## Work task
When you reach the line with "ασιατικό κάτω κορίτσι" in the records below, begin transcribing exactly and continue up to and including the line with "Bathing in smoke at Sensoji Temple", leaving out every picture.

## Information given
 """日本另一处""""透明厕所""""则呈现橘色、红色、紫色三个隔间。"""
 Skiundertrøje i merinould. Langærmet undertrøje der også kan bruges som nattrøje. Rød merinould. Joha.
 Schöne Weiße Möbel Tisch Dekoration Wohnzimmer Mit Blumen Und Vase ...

...

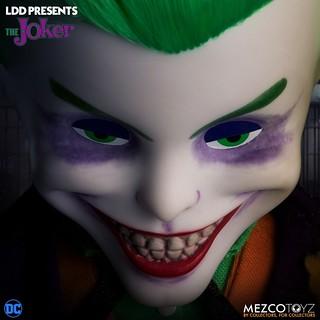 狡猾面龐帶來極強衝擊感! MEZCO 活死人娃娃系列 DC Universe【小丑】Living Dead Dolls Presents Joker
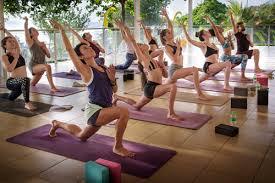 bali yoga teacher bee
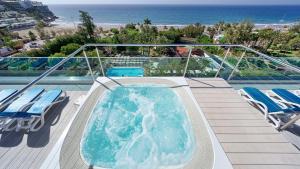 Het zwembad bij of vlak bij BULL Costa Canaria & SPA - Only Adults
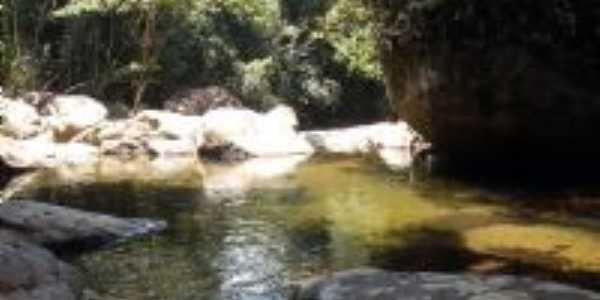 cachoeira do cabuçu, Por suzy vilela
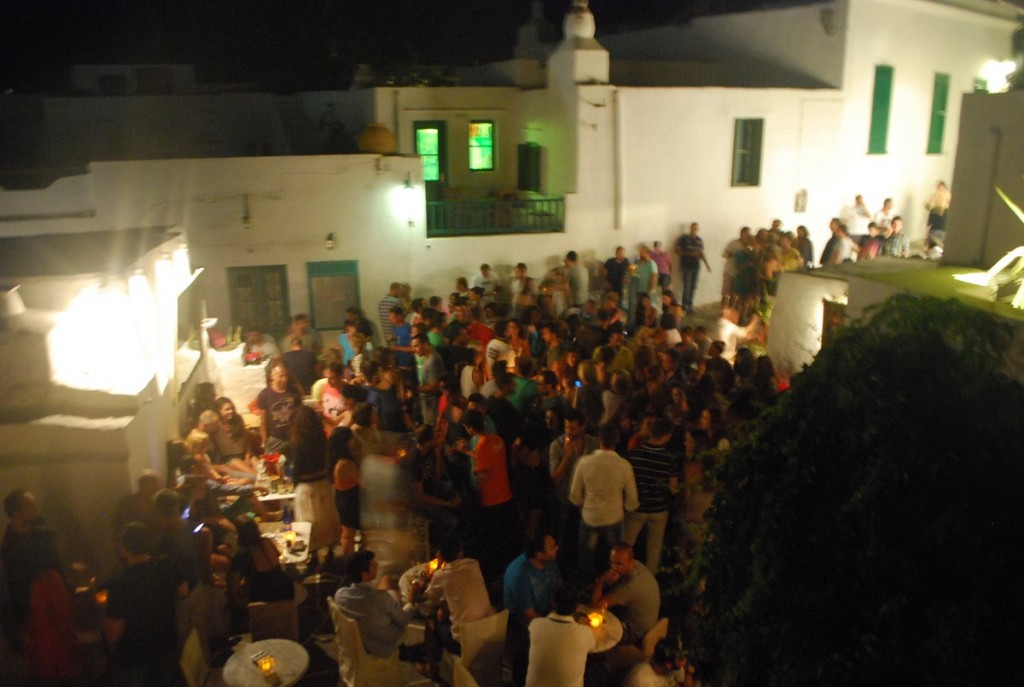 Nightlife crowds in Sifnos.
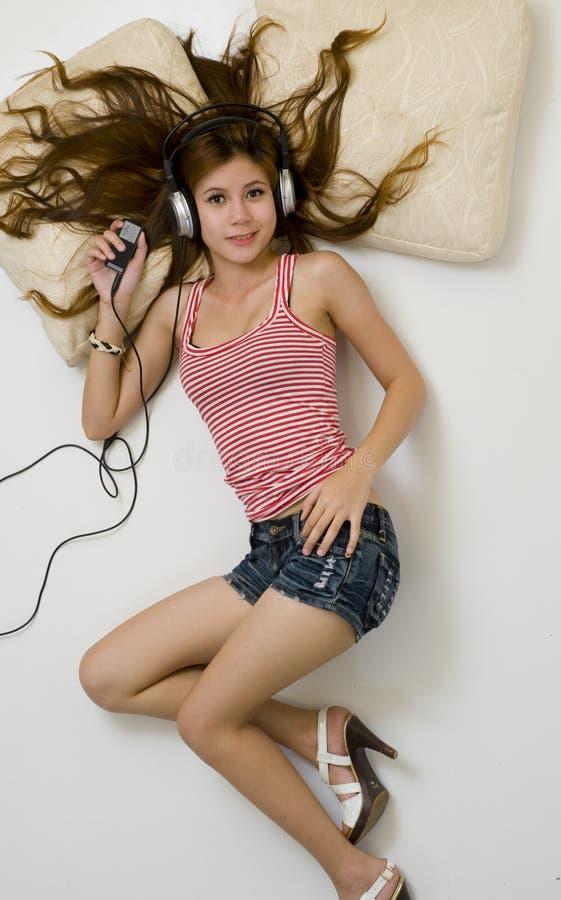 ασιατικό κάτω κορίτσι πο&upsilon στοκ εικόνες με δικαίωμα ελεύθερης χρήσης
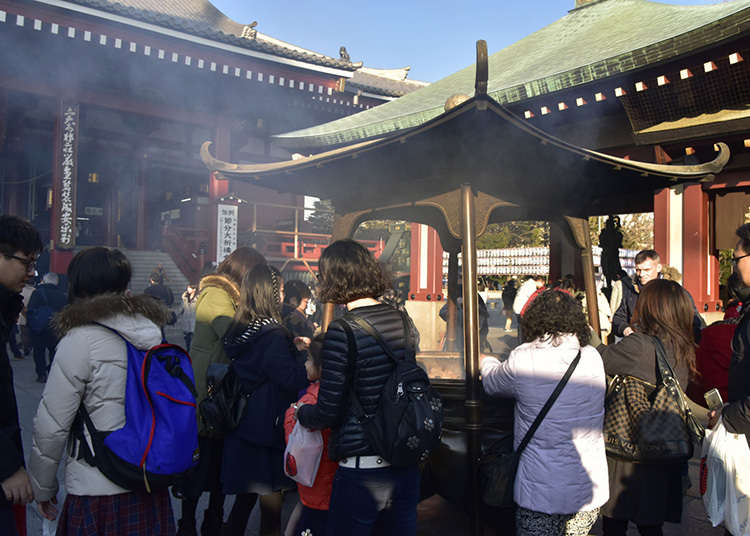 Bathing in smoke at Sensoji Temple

...

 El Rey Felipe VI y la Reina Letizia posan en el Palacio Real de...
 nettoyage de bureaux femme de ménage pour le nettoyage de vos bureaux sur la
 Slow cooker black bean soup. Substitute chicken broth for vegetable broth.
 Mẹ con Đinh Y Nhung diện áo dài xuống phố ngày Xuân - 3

## Task output
 ασιατικό κάτω κορίτσι πο&upsilon στοκ εικόνες με δικαίωμα ελεύθερης χρήσης
 Bathing in smoke at Sensoji Temple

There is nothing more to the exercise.